**Source excerpt**
***
Imaging circuitry may include an array of pixels for capturing an image. A subset of the pixels in the array may be selected to perform depth sensing using region of interest (ROI) switching circuitry incorporated within an intermediate die that is stacked between a top image sensor die in which the array of pixels are formed and a bottom digital processing die. The imaging circuitry may be further provided with depth sensing circuitry having a current memory circuit, a current integrator circuit, a time-to-digital converter, and a loading circuit to compute a time of flight for a laser pulse by sensing changes in the pixel source follower gate current. Such depth sensing schemes may be applied to sense horizontally-oriented features, vertically-oriented features, diagonally-oriented features, or irregularly shaped features.

Claims

exact text as granted — not AI-modified
What is claimed is: 
     
         1 . Imaging circuitry, comprising:
 a first pixel having a first source follower transistor with a first source follower drain terminal;   a second pixel having a second source follower transistor with a second source follower drain terminal; and   time-of-flight (TOF) measurement circuitry selectively coupled to the first and second pixels, wherein the TOF measurement circuitry is configured to determine a distance to an external object by sensing a change in current at the first and second source follower drain terminals.   
     
     
         2 . The imaging circuitry of  claim 1 , wherein the first and second pixels are part of an array of pixels formed in an image sensor die, wherein the TOF measurement circuitry is formed in an additional die, and wherein the image sensor die is stacked directly on the additional die. 
     
     
         3 . The imaging circuitry of  claim 2 , further comprising:
 region of interest (ROI) switching circuitry that is formed in the additional die and that selectively shorts the first and second source follower drain terminals.   
     
     
         4 . The imaging circuitry of  claim 1 , wherein the TOF measurement circuitry comprises:
 an integrating circuit configured to generate an output voltage based on the change in current at the first and second source follower drain terminals.   
     
     
         5 . The imaging circuitry of  claim 4 , wherein the TOF measurement circuitry further comprises:
 a current memory circuit configured to supply current to the first and second source-follower drain terminals, wherein the current memory circuit comprises a switch that is turned on to allow the supply current to change and that is turned off to fix the supply current.   
     
     
         6 . The imaging circuitry of  claim 4 , wherein the integrating circuit comprises:
 an amplifier having a first input configured to receive a common mode voltage, a second input, and an output;   an integrating capacitor coupled across the second input and the output of the amplifier; and   an autozero switch coupled across the second input and the output of the amplifier.   
     
     
         7 . The imaging circuitry of  claim 4 , wherein the TOF measurement circuitry further comprises:
 a time-to-digital converter (TDC) configured to receive the output voltage from the integrating circuit.
***
**Information provided**
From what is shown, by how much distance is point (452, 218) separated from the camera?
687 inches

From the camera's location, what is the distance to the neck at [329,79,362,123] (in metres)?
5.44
***
**Task directions**
Decide whether each statement below agrees with the patent excerpt above. Answer yes or no for each, and quote the words of the excerpt that decide it.
1. The image sensor die is stacked directly on the die that holds the TOF measurement circuitry.
2. The region of interest switching circuitry is formed in the image sensor die.
3. The time-to-digital converter receives the output voltage from the integrating circuit.

**Complete answer**
1. Yes: "wherein the TOF measurement circuitry is formed in an additional die, and wherein the image sensor die is stacked directly on the additional die"
2. No: "region of interest (ROI) switching circuitry that is formed in the additional die"
3. Yes: "a time-to-digital converter (TDC) configured to receive the output voltage from the integrating circuit"